Police corruption has long been and continues to be relevant, compelling subject matter for the silver screen. Bad Lieutenant, Assault on Precinct 13, L.A. Confidential, Training Day, The Departed, and more have contributed to this sub-genre that has all the trappings of must-watch content: high-profile deception, guns, violence, money, drugs… it’s easy to understand why, despite the alarming analogues to reality, we continue to tune in to police corruption stories. Frankly, this is why I was interested in checking out The Nile Hilton Incident, writer/director Tarik Saleh’s Swedish noir that pits the classic corruption story against the backdrop of Cairo and the Egyptian Revolution. And while the change of scenery kept me interested throughout, The Nile Hilton Incident ultimately does not enter the pantheon of great films on the subject.
The titular “incident” refers to a murder that occurs very early in the film at the Nile Hilton in January of 2011, just days prior to the Egyptian Revolution that started on Police Day in Cairo. The crime is committed offscreen and conveyed through the eyes and ears of a housekeeper, Salwa (Mari Malek). Knowing that she just witnessed something that puts her own life in danger, Salwa goes into hiding. When Police Commander Noredin Mostafa (Fares Fares) is assigned to investigate, he realizes that something is amiss about this crime and it may be much bigger than he thought. His quest begins to find the witness before the murderers do. And as Noredin continues his investigation, despite direct orders to stand down, he realizes that what he thought he knew about his precinct, his city, and even his understanding of the world around him, is a stitched-together mirage of half-truths and blatant lies.
Sounds exciting, right? Unfortunately, Tarik Saleh seems uninterested in capitalizing on the high drama of his tale, preferring instead to focus on the minutia of life in Cairo leading up to the Egyptian Revolution. This gives his audience plenty to chew on— from mundane but flavorful details like crappy TV reception and people just learning what Facebook is to the larger brush strokes of people living in utter squalor, shootings in the streets as part of daily life as you stroll down the lane, and mass deportations occurring regularly. All of the attention to what this setting feels like creates a palpable tension and intense viewing experience, which is multiplied by the handheld, documentary style cinematography. The excellent tapestry that Saleh created here kept my interest afloat, even as all else left me wanting. The story goes through predictable twists and turns without any real sense of stakes or propulsion. Things just happen. We meet people, then they go missing or are deported to serve the story. Characters just do things without any sense of context. This seems partly deliberate— many scenes we enter, we feel like flies on the wall for a conversation that started way before we got there. While this lack of exposition is realistic, it’s not all that interesting. The motivations of many of our characters aren’t clear, even that of our protagonist, Noredin.
It’s not helpful that I reject his heroic turn. We meet him as he’s making his rounds to pick up bribes from local businesses.
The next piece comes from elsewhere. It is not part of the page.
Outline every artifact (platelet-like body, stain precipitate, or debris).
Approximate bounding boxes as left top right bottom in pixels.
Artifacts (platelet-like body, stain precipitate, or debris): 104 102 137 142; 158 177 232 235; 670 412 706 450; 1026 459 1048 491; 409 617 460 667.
He threatens folks that can’t afford to pay him, and he refuses to acknowledge the ones that do. This is a “bad” thing, right? When he shows up to the crime scene in question, his colleagues order room service on the tab of the slain room occupant. A weird, insensitive, and “bad” thing, right? Well, we’re made to think that this is just life in Cairo, where the police are more corrupt than the criminals. So it’s increasingly difficult to see Noredin as a good, albeit conflicted man. We’re asked to believe that he is someone that has borne the weight of all of these minor but plentiful crimes, and now the mystery behind one murder, of someone he did not know, will compel him to disregard everything and everyone around him to get to the truth? I don’t buy it, partly because of the average writing, partly because of the relatively wooden, straight-forward acting from Fares Fares. If we saw more behind his eyes, more repulsion to the world around him, this may have been more believable, but we don’t get that here. The film ends with a dark twist, which I typically love, but the fundamental manner in which this story is told prevents the climax from landing with anything other than a thud.
The Nile Hilton Incident creates a rich setting that we often aren’t privy to in order to tell an age-old story that we’ve heard a thousand times. Its cinematography and production design are to be lauded, but the subpar script and average acting dispel hopes of elevating this above any other noir out there. If you’re into noir or Egyptian history, it may still interest you; otherwise, I cannot recommend it.
The Nile Hilton Incident opens in Philly theaters today.